● **GOAL OF THE EXERCISE**:
In the text below about the Bodleian Library in books and film, which part of the library stands in for the Hogwarts hospital wing in the first two Harry Potter films?

● **TEXT PROVIDED**:
Bodleian Library - Cultural Associations

Cultural Associations

Novels

The Bodleian is used as background scenery in Dorothy L. Sayers Gaudy Night, features in Michael White's Equinox, and is one of the libraries consulted by Christine Greenaway (one of Bodley's librarians) in Colin Dexter's Inspector Morse novel The Wench is Dead. The denouement of Michael Innes's Operation Pax (1951) is set in an imaginary version of the underground bookstack, reached at night by sliding down the 'Mendip cleft', a chute concealed in Radcliffe Square.

Since J.R.R. Tolkien had studied philology at Oxford and eventually became a professor, he was very familiar with the Red Book of Hergest which is kept at the Bodleian on behalf of Jesus College. Tolkien later created his own fictional Red Book of Westmarch telling the story of The Lord of the Rings. Many of Tolkien's manuscripts are now at the library.

Historian and novelist Deborah Harkness, set much of the early part of her 2011 novel, A Discovery of Witches, in the Bodleian, particularly the Selden End. The novel also features one of the library's Ashmolean manuscripts (Ashmole 782) as a central element of the book.

Location filming

The Library's fine architecture has made it a favourite location for filmmakers, representing either Oxford University or other locations. It can be seen in the opening scene of The Golden Compass, Brideshead Revisited (1981 TV serial), Another Country (1984), The Madness of King George III (1994), and the first two Harry Potter films, in which the Divinity School doubles as the Hogwarts hospital wing and Duke Humfrey's Library as the Hogwarts library. In The New World (2005), the library edifice is portrayed as the entrance to the Royal Court of the English monarchy. The Bodleian also featured in the Inspector Morse televised spin off Lewis, in the episode "And the Moonbeams Kiss the Sea", where a murder takes place in the basement.

Quotation

Also, the first few words of the Latin version of the reader's promise seen above (Do fidem me nullum librum vel) can be found on the linguist's hat in the 1996 miniseries Gulliver's Travels.

● **SOURCE DATA**:
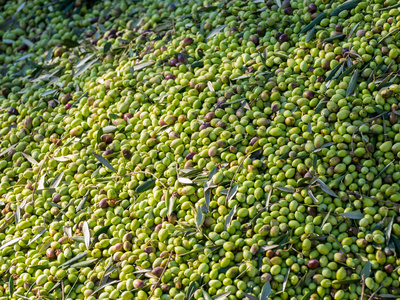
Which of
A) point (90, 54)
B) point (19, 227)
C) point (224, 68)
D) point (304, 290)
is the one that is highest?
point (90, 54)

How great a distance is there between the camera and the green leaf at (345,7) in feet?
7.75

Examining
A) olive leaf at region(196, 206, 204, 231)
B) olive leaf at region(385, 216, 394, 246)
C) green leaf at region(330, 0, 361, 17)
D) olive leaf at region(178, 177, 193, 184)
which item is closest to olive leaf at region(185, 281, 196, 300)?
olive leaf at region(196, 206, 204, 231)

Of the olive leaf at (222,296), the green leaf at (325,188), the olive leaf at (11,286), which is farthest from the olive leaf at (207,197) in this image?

---

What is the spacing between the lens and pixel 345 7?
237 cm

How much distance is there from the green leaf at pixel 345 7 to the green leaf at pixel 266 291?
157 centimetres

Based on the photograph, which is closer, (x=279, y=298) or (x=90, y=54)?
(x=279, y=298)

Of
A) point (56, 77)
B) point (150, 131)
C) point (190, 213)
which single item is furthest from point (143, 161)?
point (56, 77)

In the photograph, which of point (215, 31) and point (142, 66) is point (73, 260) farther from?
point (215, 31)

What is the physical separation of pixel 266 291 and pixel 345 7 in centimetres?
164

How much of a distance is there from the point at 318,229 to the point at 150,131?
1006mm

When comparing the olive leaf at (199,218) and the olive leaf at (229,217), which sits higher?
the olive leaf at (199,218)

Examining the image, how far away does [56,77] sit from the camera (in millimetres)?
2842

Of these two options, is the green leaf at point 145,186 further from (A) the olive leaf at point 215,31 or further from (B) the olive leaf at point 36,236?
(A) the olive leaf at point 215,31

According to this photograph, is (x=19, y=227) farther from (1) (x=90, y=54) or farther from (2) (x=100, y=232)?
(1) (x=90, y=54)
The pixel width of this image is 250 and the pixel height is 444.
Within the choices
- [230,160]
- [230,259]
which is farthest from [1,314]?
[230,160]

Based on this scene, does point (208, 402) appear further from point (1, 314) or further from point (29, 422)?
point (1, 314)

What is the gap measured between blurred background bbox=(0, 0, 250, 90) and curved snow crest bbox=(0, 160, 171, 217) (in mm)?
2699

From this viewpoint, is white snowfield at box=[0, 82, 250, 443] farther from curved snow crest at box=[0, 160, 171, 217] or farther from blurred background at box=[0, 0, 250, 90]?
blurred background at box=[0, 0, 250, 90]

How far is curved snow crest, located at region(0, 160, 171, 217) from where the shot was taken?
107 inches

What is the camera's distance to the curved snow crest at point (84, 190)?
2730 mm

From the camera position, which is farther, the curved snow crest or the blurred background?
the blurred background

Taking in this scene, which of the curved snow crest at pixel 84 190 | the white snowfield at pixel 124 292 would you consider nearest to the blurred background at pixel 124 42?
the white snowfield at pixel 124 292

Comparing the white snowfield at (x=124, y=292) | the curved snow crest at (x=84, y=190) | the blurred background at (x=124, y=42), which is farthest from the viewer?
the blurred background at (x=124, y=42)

● **SOLUTION**:
The Divinity School